Dilla: In his essay "Cybernetics and Ghosts," Italo Calvino talks about “literary machines” - machines that generate texts. He writes: "The true literature machine will be one that itself feels the need to produce disorder, as a reaction against its preceding production of order: a machine that will produce avant-garde work to free its circuits when too long a production of classicism chokes them. In fact, given that developments in cybernetics lean toward machines capable of learning, of changing their own programs, of developing their own sensibilities and their own needs, nothing prevents us from foreseeing a literature-machine that at a certain point feels unsatisfied with its own traditionalism and starts to propose new ways of writing, turning its own codes completely upside down”.

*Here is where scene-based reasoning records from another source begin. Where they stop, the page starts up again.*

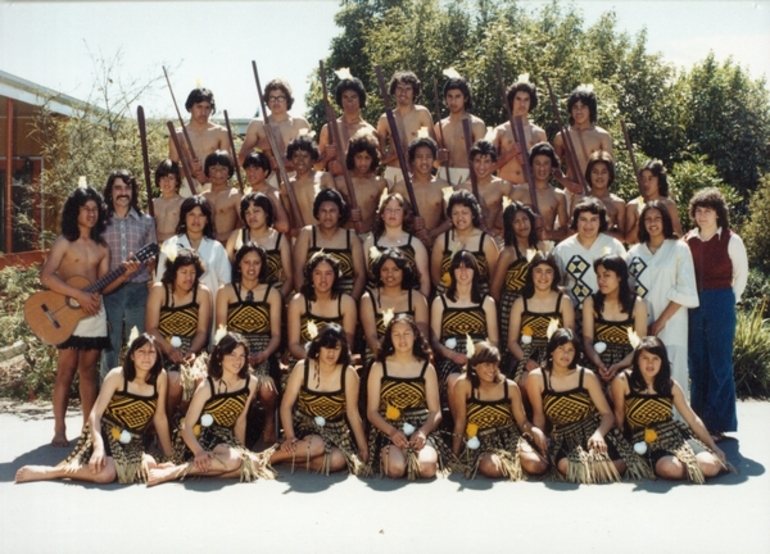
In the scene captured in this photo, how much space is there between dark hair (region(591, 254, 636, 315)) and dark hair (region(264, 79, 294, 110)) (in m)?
2.86

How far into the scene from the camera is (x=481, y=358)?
4727 mm

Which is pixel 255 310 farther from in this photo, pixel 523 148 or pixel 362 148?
pixel 523 148

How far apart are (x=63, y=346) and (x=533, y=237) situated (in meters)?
2.98

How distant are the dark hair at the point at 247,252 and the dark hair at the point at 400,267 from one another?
2.18 feet

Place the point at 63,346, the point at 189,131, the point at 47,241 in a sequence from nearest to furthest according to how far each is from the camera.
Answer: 1. the point at 63,346
2. the point at 189,131
3. the point at 47,241

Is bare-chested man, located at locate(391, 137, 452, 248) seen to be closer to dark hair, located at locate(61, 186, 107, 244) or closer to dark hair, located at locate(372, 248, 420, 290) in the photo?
dark hair, located at locate(372, 248, 420, 290)

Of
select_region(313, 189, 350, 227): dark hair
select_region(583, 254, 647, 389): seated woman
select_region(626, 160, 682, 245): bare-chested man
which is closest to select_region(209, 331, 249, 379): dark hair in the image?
select_region(313, 189, 350, 227): dark hair

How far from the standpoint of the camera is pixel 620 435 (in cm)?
476

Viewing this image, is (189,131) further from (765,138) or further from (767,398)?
(765,138)

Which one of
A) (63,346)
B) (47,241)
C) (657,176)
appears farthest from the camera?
(47,241)

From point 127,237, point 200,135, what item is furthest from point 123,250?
point 200,135

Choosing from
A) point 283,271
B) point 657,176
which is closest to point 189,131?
point 283,271

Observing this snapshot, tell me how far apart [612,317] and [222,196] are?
2786mm

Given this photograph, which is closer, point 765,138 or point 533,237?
point 533,237
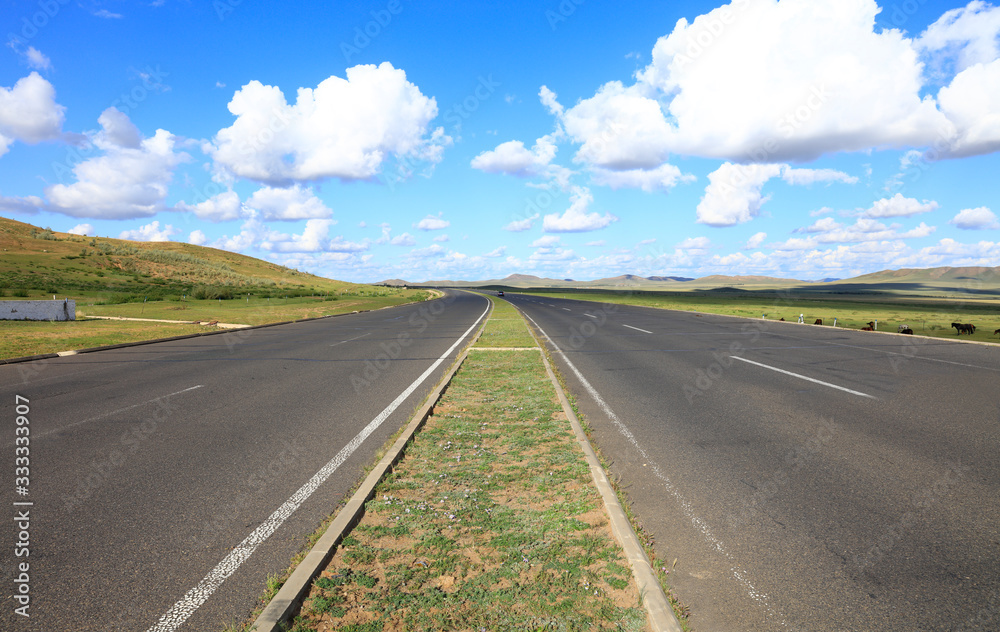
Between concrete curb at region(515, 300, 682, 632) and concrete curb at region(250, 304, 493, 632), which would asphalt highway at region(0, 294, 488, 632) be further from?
concrete curb at region(515, 300, 682, 632)

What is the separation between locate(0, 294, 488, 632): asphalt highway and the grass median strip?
22.8 inches

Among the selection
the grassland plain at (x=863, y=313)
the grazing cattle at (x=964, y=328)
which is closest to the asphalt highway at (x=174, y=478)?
the grassland plain at (x=863, y=313)

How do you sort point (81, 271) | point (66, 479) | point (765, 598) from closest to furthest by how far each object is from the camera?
point (765, 598) < point (66, 479) < point (81, 271)

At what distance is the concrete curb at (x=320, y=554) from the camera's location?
9.59 feet

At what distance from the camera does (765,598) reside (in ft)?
10.7

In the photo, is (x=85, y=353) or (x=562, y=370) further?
(x=85, y=353)

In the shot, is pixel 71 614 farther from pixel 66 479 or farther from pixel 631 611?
pixel 631 611

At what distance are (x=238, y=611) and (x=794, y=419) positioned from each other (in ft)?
24.0

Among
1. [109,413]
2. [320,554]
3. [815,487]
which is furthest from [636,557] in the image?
[109,413]

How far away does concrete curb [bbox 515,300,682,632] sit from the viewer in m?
2.95

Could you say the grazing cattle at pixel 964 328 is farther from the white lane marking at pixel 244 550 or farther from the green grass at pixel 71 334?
the green grass at pixel 71 334

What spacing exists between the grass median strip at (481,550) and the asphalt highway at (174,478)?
1.90ft

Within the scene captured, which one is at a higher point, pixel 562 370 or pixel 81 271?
pixel 81 271

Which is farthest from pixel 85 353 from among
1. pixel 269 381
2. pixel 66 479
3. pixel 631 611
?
pixel 631 611
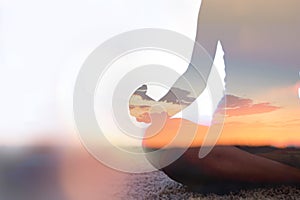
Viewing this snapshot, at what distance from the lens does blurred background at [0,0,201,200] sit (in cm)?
129

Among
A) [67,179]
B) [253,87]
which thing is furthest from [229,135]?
[67,179]

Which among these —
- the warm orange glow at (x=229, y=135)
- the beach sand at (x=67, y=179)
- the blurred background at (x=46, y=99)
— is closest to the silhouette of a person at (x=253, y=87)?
the warm orange glow at (x=229, y=135)

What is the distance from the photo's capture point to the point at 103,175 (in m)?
1.32

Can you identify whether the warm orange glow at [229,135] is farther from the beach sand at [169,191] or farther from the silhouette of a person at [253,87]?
the beach sand at [169,191]

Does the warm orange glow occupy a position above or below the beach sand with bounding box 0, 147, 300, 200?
above

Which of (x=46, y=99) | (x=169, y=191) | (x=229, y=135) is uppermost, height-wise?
(x=46, y=99)

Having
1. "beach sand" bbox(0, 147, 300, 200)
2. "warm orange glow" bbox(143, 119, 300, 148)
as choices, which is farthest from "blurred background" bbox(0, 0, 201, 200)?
"warm orange glow" bbox(143, 119, 300, 148)

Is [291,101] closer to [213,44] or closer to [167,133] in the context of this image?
[213,44]

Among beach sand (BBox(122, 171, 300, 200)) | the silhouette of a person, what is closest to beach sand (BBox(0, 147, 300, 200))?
beach sand (BBox(122, 171, 300, 200))

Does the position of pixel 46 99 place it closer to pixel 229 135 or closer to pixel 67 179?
pixel 67 179

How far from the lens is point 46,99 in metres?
1.30

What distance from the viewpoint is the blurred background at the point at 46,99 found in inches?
50.9

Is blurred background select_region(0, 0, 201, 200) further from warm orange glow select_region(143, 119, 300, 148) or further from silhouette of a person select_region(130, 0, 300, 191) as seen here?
silhouette of a person select_region(130, 0, 300, 191)

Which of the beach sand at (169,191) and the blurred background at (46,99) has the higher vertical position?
the blurred background at (46,99)
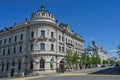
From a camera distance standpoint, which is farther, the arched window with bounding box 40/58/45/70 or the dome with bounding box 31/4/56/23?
the dome with bounding box 31/4/56/23

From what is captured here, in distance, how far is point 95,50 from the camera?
149375 millimetres

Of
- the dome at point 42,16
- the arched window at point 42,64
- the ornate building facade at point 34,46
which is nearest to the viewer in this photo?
the arched window at point 42,64

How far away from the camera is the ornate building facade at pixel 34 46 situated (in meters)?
54.7

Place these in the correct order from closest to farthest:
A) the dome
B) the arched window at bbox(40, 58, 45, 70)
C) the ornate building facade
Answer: the arched window at bbox(40, 58, 45, 70)
the ornate building facade
the dome

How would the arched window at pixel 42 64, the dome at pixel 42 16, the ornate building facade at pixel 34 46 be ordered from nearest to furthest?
the arched window at pixel 42 64
the ornate building facade at pixel 34 46
the dome at pixel 42 16

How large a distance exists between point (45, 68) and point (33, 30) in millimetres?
11587

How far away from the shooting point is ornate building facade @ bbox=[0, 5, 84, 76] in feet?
179

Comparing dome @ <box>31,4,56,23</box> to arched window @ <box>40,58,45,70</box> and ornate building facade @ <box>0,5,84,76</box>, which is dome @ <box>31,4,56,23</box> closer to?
ornate building facade @ <box>0,5,84,76</box>

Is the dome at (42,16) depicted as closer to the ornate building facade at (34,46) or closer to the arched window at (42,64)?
the ornate building facade at (34,46)

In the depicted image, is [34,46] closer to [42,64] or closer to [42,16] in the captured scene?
[42,64]

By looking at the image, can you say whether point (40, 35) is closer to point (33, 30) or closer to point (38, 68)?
point (33, 30)

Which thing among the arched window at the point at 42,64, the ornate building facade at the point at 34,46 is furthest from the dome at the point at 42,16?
the arched window at the point at 42,64

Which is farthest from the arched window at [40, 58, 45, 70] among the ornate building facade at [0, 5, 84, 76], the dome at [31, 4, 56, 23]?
the dome at [31, 4, 56, 23]

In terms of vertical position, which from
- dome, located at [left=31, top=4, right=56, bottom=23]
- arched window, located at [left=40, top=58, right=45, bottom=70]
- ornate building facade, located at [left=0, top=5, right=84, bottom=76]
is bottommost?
arched window, located at [left=40, top=58, right=45, bottom=70]
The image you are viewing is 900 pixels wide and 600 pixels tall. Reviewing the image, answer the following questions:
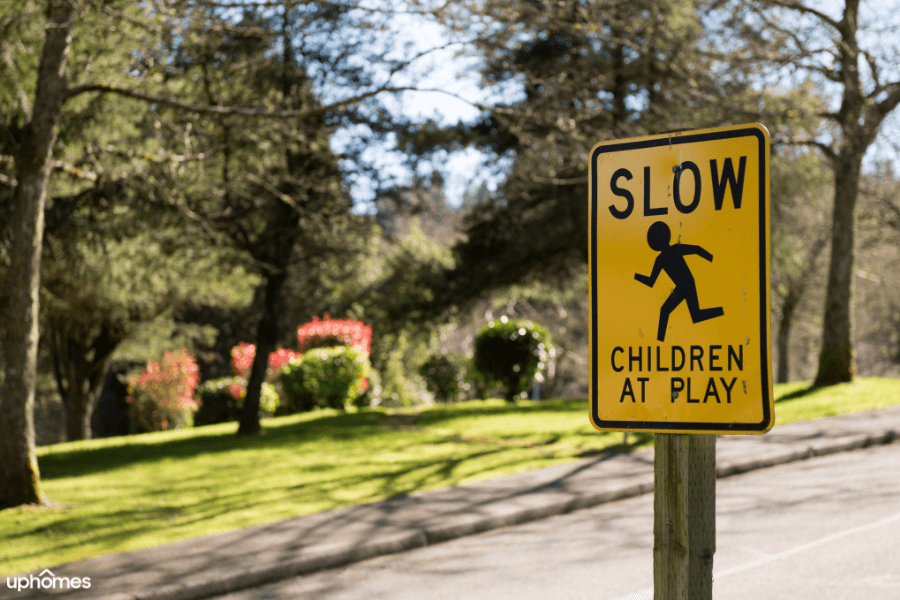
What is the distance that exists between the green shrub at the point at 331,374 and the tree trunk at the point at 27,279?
1008 cm

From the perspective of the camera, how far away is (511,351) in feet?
58.0

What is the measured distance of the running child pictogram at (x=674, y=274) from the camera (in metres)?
2.14

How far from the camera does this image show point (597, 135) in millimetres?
13297

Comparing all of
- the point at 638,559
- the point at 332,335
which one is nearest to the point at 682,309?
the point at 638,559

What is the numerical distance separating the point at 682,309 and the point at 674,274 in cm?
10

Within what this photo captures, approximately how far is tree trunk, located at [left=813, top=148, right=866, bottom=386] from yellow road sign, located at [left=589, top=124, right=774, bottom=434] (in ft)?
52.0

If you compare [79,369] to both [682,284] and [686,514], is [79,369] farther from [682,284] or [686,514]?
[682,284]

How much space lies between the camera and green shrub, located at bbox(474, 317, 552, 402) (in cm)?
1759

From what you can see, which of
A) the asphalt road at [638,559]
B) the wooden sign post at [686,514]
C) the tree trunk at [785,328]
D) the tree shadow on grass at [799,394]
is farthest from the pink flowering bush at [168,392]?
the tree trunk at [785,328]

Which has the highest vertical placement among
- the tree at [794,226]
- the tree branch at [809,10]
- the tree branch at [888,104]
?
the tree branch at [809,10]

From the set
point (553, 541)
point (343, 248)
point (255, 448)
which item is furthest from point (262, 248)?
point (553, 541)

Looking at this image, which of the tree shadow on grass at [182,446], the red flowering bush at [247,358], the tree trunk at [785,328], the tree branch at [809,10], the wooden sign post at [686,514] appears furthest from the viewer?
the tree trunk at [785,328]

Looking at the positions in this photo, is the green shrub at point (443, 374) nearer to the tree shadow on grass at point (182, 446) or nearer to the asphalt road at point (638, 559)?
the tree shadow on grass at point (182, 446)

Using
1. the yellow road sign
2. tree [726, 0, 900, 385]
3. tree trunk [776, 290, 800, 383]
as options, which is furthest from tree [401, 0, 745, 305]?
tree trunk [776, 290, 800, 383]
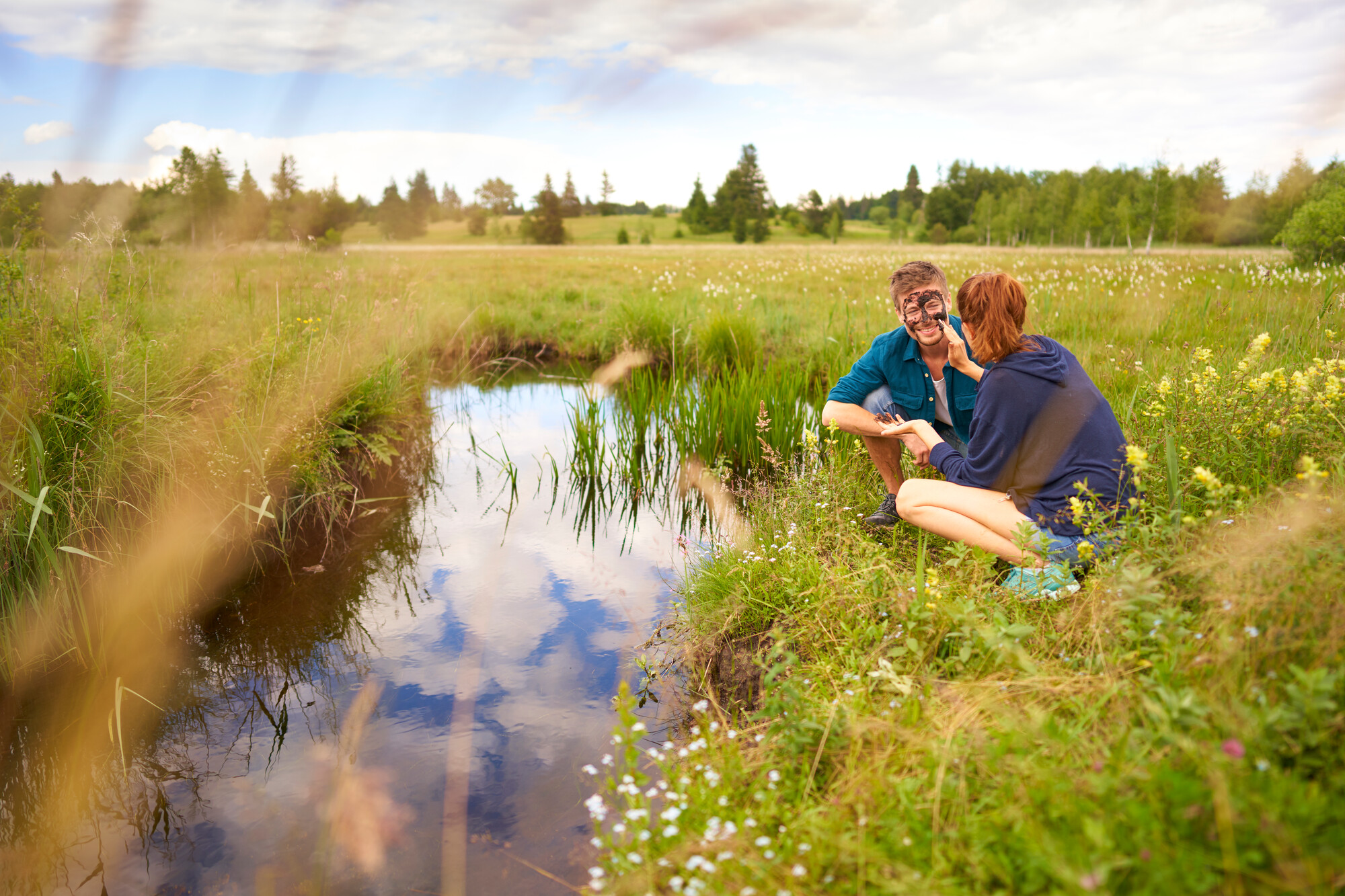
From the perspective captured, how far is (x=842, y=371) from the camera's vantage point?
21.1 ft

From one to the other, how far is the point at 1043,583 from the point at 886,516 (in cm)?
137

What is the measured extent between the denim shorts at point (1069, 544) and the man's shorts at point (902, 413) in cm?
137

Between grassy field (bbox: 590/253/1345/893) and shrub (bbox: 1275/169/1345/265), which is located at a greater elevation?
shrub (bbox: 1275/169/1345/265)

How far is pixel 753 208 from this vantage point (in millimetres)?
77750

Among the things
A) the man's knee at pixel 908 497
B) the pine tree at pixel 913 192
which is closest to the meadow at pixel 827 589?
the man's knee at pixel 908 497

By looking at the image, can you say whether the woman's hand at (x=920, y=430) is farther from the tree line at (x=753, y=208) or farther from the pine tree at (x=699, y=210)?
the pine tree at (x=699, y=210)

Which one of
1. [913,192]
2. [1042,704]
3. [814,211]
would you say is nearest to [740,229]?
[814,211]

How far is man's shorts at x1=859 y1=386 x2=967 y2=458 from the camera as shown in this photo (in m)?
4.27

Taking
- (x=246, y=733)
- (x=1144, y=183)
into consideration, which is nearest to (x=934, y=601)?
(x=246, y=733)

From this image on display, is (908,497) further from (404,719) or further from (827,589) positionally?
(404,719)

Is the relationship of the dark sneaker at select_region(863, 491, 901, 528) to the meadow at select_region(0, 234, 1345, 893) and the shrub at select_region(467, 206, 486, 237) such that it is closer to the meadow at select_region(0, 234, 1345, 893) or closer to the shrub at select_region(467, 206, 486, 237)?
the meadow at select_region(0, 234, 1345, 893)

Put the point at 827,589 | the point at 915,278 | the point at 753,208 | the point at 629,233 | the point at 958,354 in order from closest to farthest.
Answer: the point at 827,589 < the point at 958,354 < the point at 915,278 < the point at 629,233 < the point at 753,208

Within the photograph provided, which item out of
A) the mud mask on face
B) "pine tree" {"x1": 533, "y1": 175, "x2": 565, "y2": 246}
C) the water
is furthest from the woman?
"pine tree" {"x1": 533, "y1": 175, "x2": 565, "y2": 246}

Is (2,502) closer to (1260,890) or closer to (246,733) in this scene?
(246,733)
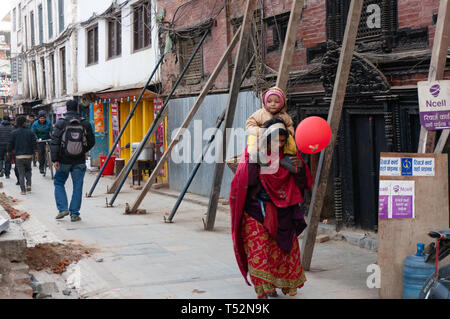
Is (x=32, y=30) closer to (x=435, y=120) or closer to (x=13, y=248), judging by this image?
(x=13, y=248)

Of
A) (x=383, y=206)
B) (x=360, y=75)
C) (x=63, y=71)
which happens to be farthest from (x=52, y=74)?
(x=383, y=206)

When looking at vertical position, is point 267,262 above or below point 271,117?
below

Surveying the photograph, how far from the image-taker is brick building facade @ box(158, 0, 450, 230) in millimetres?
7918

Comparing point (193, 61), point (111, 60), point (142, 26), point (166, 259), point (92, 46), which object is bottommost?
point (166, 259)

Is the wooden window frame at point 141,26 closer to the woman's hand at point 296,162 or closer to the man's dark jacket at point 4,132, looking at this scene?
the man's dark jacket at point 4,132

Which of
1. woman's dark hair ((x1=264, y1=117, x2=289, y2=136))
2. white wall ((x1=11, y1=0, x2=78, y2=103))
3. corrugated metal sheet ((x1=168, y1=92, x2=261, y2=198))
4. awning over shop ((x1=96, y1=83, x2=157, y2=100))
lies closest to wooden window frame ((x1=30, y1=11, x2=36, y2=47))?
white wall ((x1=11, y1=0, x2=78, y2=103))

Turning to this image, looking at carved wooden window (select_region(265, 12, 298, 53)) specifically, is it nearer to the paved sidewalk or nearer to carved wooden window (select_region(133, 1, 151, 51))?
the paved sidewalk

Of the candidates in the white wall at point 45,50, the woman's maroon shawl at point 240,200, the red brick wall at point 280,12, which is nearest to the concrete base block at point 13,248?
the woman's maroon shawl at point 240,200

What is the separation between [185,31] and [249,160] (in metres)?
9.72

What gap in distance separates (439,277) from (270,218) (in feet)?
5.37

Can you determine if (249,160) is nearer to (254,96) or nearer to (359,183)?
(359,183)

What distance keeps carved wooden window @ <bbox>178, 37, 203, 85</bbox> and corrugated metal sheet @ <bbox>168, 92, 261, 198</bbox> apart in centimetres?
59

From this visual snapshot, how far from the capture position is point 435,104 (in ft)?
18.9

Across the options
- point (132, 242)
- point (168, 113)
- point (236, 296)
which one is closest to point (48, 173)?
point (168, 113)
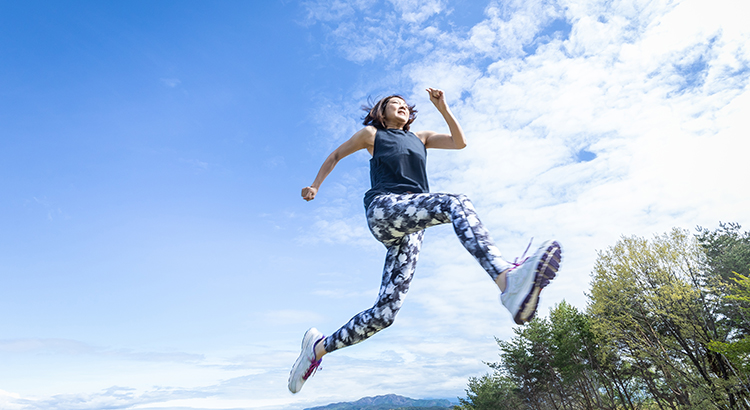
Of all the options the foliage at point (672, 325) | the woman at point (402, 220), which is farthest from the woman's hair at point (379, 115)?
the foliage at point (672, 325)

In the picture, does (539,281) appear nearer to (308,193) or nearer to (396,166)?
(396,166)

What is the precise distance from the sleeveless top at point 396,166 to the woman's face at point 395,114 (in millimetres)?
189

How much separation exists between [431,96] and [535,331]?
30920 millimetres

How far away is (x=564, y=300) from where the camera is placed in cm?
3186

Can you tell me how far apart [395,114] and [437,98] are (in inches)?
15.8

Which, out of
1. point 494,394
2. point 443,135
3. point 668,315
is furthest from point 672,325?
point 443,135

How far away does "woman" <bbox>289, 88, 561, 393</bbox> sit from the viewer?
1981 mm

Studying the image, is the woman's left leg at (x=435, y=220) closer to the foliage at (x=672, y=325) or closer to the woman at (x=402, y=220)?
the woman at (x=402, y=220)

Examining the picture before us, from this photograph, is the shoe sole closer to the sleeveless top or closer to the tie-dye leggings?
the tie-dye leggings

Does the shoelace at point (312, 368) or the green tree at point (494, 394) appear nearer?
the shoelace at point (312, 368)

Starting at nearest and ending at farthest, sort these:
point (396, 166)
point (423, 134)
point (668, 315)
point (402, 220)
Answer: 1. point (402, 220)
2. point (396, 166)
3. point (423, 134)
4. point (668, 315)

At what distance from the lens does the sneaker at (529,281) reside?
188cm

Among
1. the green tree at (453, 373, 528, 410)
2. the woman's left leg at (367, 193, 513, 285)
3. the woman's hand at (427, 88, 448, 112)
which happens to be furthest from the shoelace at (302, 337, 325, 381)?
the green tree at (453, 373, 528, 410)

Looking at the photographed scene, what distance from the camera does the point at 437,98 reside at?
3.17 m
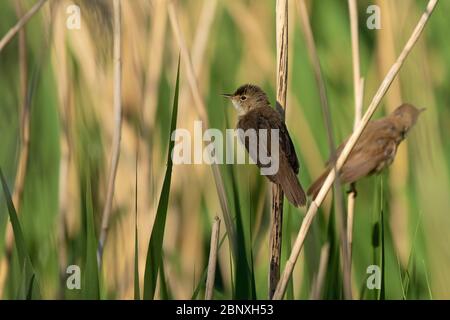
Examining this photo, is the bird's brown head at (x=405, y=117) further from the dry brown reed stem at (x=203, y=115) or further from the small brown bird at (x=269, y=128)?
the dry brown reed stem at (x=203, y=115)

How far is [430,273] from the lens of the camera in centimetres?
215

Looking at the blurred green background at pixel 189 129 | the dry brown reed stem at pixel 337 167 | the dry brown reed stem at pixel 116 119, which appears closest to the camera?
the dry brown reed stem at pixel 337 167

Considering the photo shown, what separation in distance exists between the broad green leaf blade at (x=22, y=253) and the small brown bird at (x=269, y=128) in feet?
1.98

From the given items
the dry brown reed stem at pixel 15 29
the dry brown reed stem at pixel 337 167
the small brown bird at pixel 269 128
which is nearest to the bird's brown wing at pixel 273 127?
the small brown bird at pixel 269 128

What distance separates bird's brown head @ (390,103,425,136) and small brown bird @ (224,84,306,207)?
1.32 feet

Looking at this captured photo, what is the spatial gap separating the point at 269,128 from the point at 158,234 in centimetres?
44

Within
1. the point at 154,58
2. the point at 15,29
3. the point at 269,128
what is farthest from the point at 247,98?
the point at 15,29

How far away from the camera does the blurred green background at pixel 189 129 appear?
2.16m

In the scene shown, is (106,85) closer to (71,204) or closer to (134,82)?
(134,82)

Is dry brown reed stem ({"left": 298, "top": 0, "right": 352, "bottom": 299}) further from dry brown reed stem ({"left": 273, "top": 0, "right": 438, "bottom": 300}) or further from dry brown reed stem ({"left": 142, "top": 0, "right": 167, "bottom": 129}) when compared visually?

Do you think that AI trained in Literature can produce literary masterpieces and replace human authors? Or will they coexist and work together?
Kenji Siratori: I think the important thing is to move from inhuman to posthuman so that humans can stop becoming posthuman and delegate to inhuman. AI will make a literary masterpiece, but it isn't always the Literature of the future. And above all, reader apps aren't always human.
Dilla: We are approaching the era where humans tend to become hybrid forms: uploaded minds, cyborgs, space-faring robots with human minds in circuits, the afterlife in virtual reality, colonization of other planets... What is your vision for the future of Wo/Mankind? Will we become a new breed, or are we doomed to extinction?
Kenji Siratori: The future is always coming. I think any human-to-posthuman circuit goes bankrupt as a flesh blockchain horror. The bond is transferred to inhuman, the origin of the body disappears, and the soul itself is freed from gravity.
Dilla: Three reading recommendations from Kenji Siratori
Kenji Siratori: If presented as a keyword, Will Bernardara Jr, Mika, and Evan Isoline.